The Singing Church: Praise, Prayer and Proclamation

As a follow up to yesterday’s post on the singing church, Rob Smith helpfully addresses “The role of singing in the life of the church,” The Briefing 401 (September-October 2012).

Here is Smith’s introduction:

One of the chief things that Christians are renowned for, both historically and universally, is singing songs and making music. This is in contrast to Islam, for example, where many regard music as haram (forbidden), and singing does not normally feature in Mosque practices.

Now there are all sorts of reasons why Christianity is a singing faith; for the practice of making melody to the Lord, and of hymn singing in particular, has many purposes. My intention in this article is to focus specifically on congregational singing (rather than Christian music generally), and to open up its three principal purposes; the three main reasons why, according to Scripture, God has given us this ability and called us to engage in this activity. These reasons are: (1) to help us praise, (2) to help us pray, and (3) to help us proclaim. So let’s look at each of these in turn.

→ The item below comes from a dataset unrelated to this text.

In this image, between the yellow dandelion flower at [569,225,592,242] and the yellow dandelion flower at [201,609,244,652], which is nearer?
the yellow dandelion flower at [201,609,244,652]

What follows is Smith’s three points with his outline delineating the points:

  1. Singing and praise
    • Singing is a vital form of praise
    • Our constant battle with praise
    • Biblical strategies for engaging in the battle
    • How, then, shall we sing praise?
  2. Singing and prayer
    • Singing is a form of prayer
    • Many hymns and songs are prayers
    • What are the implications of this?
    • Singing and thanksgiving
  3. Singing and proclamation
    • Singing is a form of word ministry
    • Teaching one another in song
    • Making it work in practice

In sum, Smith points out that a few of the many blessings of corporate singing as the people of God, the church, are “praise, prayer, and proclamation.” Here is Smith’s conclusion about this “very great gift” given by God:

In giving us the ability to sing and make music, God has given us a very great gift. In calling us to utilize this gift in our church gatherings, he has provided a way of praising him, praying to him and proclaiming his word to others. This not only unites us together in our prayers and praises, and not only helps us to teach and remember his word, but assists us (both personally and corporately) to embrace the emotional dimensions of the truths we sing, so that we might love and serve God in the fullness of our humanity, with heart, soul, mind and strength. This, then, is a gift to treasure dearly, use wisely and protect carefully. The words of bishop J. C. Ryle form a fitting conclusion to all that we’ve seen (“Toplady and his Ministry,” in Christian Leaders of the 18th Century [Banner of Truth, Carlisle, 1970], 382):

There is an elevating, stirring, soothing, spiritualizing, effect about a thoroughly good hymn, which nothing else can produce. It sticks in men’s memories when texts are forgotten. It trains men for heaven, where praise is one of the principal occupations. Preaching and praying shall one day cease for ever; but praise shall never die. The makers of good ballads are said to sway national opinion. The writers of good hymns, in like manner, are those who leave the deepest marks on the face of the church.